Writer: Richard Linklater
Starring: Ellar Coltrane
Patricia Arquette
Ethan Hawke
Lorelei Linklater
Marco Perella
Brad Hawkins
Libby Villari
Jenni Tooley
Rating: *****
Home Release: Out Now
There are many films out there that span the lives of a family over many years, as the children age the actors change, or the mum dons a slightly different wig. It's not necessarily a new concept in Hollywood, but this film handles the subject in a new an exciting way. Boyhood follows Mason (Coltrane) and his family for 12 years; ad the film was made over 12 years, so as the movies characters travel and age, as do the actors on screen.
Patricia Arquette |
She deals with some of the heavier subjects in the film, and with each hurdle Arquette stands up as Olivia and fights, she doesn't let being a young mother stop her, and she wins the battles she has to fight. However at the end of the film, when both her children have moved out she realizes that her biggest battle was being a mother, and now she has won that battle she can't see whats left for her. It is this moment when you realize you haven't been watching Patricia Arquette on that screen, you've been watching this single mother take on the world, grow before your eyes. It's her journey I enjoyed the most, and it's this reason she won the Golden Globe and has a Academy Award nomination.

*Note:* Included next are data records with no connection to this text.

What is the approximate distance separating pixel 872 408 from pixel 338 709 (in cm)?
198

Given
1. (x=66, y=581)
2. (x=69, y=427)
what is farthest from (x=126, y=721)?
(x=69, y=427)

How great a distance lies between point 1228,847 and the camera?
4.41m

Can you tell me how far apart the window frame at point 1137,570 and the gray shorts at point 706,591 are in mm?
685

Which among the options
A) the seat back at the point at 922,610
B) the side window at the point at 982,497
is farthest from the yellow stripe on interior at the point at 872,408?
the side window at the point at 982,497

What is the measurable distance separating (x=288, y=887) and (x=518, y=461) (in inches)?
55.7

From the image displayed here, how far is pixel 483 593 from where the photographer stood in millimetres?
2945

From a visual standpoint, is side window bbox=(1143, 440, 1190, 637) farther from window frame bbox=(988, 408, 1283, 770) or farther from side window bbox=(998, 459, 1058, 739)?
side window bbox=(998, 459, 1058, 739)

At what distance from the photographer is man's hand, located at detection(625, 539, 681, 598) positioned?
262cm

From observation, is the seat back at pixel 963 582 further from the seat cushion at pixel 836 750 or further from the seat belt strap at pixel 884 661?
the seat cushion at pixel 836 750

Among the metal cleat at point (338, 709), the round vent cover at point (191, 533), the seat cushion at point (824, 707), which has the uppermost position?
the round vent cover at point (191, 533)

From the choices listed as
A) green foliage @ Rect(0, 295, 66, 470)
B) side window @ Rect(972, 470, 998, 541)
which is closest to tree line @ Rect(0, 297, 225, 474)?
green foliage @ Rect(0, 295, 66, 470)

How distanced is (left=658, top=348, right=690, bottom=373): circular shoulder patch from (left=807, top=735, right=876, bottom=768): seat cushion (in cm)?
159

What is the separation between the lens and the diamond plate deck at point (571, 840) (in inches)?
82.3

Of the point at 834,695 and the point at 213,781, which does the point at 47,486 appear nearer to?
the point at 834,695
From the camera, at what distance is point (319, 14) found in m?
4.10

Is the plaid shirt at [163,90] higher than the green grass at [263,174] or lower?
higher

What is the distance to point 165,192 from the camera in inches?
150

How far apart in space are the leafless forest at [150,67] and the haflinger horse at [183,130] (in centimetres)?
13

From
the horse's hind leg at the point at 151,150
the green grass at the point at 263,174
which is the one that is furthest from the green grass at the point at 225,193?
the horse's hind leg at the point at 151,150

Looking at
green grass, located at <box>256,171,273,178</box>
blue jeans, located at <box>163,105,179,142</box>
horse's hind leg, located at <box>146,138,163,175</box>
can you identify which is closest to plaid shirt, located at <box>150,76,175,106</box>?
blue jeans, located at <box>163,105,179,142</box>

Ellar Coltrane, Ethan Hawke & Lorelei Linklater |
Director Richard Linklater has taken what many would see as the impossible and made it possible; he has created a film over the course of 12 years. No-one knew if it was going to be successful, and yet this group of talented people came together to create it. Everything about it is simple; there's no graphics on screen that blatantly tell us that it is 'year two', and the performances are gentle and passionate without being over bearing. It is a huge task taken on by everyone, and what a success it is. In her Golden Globe acceptance speech, Patricia Arquette described this film as "so human, so simple and ground breaking and significant in the history of cinema"; this is what they set out to achieve and Boyhood did just that.